[Document section]

Regina was born in Würzburg. She was the youngest of four children born to Prince Georg of Saxe-Meiningen and his wife, Countess Klara Marie von Korff genannt Schmising-Kerssenbrock (1895–1992).

A sister, Princess Marie Elisabeth, died an infant in 1923. The elder brother, Prince Anton Ulrich, was killed in action during the Second World War, whereas the younger, Friedrich Alfred, became a Carthusian monk.

Although the Saxe-Meiningen dynasty was Protestant, Regina was raised in the Roman Catholic faith of her mother. She grew up in the Veste Heldburg which overlooks the Heldburger Land in south Thuringia. Her father, a judge in Meiningen and Hildburghausen, joined the Nazi Party in 1933 and died a captive at the Soviet camp for prisoners of war at Cherepovets in 1946. Her mother had fled with her to West Germany.

[/Document section]

__Work item A__:
Copy the passage about Regina's family word for word, everything from "Regina was born" down to "a Carthusian monk.".
__Work item B__:
Write a continuation of the account of Regina's early life, starting after its final sentence.

[Excerpted data]

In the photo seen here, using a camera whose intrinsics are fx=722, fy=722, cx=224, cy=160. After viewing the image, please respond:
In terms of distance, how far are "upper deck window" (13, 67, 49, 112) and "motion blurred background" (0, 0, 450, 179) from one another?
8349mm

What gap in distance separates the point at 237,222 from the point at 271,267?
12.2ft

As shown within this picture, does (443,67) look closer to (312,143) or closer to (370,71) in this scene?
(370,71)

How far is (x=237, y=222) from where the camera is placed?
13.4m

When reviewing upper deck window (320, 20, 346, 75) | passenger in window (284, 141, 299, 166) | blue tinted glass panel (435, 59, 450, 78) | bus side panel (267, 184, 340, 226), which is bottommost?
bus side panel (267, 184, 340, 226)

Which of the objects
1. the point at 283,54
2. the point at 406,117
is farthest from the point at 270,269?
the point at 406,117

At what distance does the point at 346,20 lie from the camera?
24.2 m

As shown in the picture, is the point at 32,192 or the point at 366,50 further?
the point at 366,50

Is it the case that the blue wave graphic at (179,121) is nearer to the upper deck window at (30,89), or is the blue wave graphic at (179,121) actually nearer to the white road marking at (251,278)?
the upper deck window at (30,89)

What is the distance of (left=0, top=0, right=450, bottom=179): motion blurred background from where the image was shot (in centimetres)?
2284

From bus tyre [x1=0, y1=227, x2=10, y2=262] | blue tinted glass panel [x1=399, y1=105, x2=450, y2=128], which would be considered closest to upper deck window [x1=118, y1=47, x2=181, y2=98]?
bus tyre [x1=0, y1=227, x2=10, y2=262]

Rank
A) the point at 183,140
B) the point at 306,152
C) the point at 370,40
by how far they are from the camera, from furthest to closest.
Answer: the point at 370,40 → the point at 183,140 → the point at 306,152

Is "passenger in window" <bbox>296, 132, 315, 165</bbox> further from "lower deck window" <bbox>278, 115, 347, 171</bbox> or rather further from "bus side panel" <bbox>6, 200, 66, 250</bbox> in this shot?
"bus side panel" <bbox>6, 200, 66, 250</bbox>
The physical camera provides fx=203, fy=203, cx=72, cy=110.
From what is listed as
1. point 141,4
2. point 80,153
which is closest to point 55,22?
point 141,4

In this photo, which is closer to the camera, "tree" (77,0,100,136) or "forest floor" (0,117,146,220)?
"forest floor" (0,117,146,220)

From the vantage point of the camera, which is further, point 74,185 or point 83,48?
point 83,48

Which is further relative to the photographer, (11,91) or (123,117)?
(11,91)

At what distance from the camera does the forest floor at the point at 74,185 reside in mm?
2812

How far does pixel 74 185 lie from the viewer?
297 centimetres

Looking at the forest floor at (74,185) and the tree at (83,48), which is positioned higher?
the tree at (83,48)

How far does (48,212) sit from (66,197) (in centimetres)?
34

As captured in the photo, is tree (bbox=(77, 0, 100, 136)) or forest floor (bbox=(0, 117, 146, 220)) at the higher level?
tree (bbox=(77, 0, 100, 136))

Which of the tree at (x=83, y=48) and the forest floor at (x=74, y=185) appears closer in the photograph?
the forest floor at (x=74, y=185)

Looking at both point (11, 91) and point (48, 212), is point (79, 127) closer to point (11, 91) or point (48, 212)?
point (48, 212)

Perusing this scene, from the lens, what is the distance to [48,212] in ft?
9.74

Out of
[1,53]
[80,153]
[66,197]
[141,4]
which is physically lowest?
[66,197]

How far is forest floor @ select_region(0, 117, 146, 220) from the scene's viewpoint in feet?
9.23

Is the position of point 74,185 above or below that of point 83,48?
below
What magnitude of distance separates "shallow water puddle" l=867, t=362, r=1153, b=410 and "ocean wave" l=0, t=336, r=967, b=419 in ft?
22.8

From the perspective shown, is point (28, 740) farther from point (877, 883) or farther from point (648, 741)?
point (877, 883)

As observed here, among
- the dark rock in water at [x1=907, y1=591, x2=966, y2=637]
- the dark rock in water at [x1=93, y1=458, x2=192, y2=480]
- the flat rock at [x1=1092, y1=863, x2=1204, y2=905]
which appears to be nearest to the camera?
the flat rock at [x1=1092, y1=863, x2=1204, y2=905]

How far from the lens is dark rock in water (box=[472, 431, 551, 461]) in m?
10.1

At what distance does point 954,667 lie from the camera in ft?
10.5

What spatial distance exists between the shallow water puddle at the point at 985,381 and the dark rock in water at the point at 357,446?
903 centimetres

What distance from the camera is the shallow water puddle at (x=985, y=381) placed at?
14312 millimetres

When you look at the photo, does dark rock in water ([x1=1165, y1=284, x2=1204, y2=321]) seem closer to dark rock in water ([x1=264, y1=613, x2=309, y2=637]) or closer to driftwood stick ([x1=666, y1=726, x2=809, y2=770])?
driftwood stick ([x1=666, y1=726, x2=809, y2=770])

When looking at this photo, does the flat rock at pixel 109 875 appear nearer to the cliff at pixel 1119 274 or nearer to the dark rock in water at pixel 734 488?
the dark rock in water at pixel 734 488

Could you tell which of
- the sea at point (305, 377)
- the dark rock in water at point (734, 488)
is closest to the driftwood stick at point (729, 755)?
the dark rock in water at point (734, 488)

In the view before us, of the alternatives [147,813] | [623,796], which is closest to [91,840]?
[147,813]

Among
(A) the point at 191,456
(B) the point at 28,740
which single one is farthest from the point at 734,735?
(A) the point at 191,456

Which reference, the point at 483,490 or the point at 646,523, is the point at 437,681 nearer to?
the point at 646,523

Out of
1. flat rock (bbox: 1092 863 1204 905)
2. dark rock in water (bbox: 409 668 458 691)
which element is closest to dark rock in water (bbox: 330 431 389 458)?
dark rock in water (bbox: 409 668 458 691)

[/Excerpted data]

__Written reply A__:
Regina was born in Würzburg. She was the youngest of four children born to Prince Georg of Saxe-Meiningen and his wife, Countess Klara Marie von Korff genannt Schmising-Kerssenbrock (1895–1992).

A sister, Princess Marie Elisabeth, died an infant in 1923. The elder brother, Prince Anton Ulrich, was killed in action during the Second World War, whereas the younger, Friedrich Alfred, became a Carthusian monk.

__Written reply B__:
Regina studied social work at Bamberg and then worked in Munich at a Caritas home for Hungarian refugees. In 1949, she met Otto von Habsburg, the heir of the House of Habsburg-Lorraine and the last crown prince of the dissolved Austria-Hungary, when he came to visit his former subjects in the Caritas home. Regina and Otto were engaged in 1950. They were fourth cousins as both were descendants of Karl Ludwig, Prince of Hohenlohe-Langenburg and his wife Countess Amalie Henriette of Solms-Baruth.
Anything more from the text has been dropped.